Records of spatial reasoning questions
════════════════

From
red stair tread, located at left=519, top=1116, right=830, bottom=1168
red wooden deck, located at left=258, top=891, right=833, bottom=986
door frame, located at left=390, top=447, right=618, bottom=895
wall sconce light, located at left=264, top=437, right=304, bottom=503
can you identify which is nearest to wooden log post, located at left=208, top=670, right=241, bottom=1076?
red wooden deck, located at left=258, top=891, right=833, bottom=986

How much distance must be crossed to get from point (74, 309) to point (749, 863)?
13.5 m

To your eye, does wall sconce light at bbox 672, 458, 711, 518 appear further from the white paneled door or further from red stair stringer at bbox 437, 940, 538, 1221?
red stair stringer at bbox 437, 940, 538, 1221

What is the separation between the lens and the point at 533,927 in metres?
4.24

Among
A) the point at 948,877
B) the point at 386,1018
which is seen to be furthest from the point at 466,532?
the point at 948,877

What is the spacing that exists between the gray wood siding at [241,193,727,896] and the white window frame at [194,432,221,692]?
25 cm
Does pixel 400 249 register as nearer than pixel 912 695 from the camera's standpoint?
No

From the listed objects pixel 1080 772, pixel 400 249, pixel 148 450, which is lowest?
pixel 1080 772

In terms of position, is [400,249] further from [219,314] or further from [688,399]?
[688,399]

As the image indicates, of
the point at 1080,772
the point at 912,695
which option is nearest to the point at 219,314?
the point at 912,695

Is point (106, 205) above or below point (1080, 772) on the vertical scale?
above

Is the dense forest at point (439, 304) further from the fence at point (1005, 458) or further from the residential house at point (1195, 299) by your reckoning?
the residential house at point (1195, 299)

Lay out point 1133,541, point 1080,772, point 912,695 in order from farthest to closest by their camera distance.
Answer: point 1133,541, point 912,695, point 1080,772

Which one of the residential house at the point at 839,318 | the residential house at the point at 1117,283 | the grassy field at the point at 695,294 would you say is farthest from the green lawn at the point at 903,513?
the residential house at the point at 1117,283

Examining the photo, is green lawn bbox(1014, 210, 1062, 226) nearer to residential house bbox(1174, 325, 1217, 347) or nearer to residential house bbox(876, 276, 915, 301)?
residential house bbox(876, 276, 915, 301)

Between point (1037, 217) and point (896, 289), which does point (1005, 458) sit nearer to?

════════════════

Write out, with no changes, the lines above, starting at the line that contains "In terms of" and ending at the last of the lines.

In terms of position, is [400,249] further from [219,314] or further from [688,399]?
[688,399]

As the image indicates, of
the point at 1080,772
the point at 912,695
which option is nearest to the point at 219,314?
the point at 912,695

Is point (106, 205) above or below point (1080, 772) on the vertical scale?
above

Is the dense forest at point (439, 304) further from the fence at point (1005, 458) or further from the residential house at point (1195, 299) by your reckoning?
the residential house at point (1195, 299)

Lay out point 1133,541, point 1080,772, point 912,695 in order from farthest to closest by their camera distance.
Answer: point 1133,541, point 912,695, point 1080,772

Which one of the residential house at the point at 839,318 | the residential house at the point at 1117,283 | the grassy field at the point at 695,294 would you say is farthest from the green lawn at the point at 903,513?
the residential house at the point at 1117,283

Examining the photo, is green lawn bbox(1014, 210, 1062, 226) nearer to residential house bbox(1174, 325, 1217, 347) or nearer to residential house bbox(876, 276, 915, 301)?
residential house bbox(876, 276, 915, 301)

Between point (1037, 217) and point (896, 289), which does point (1005, 458) sit nearer to?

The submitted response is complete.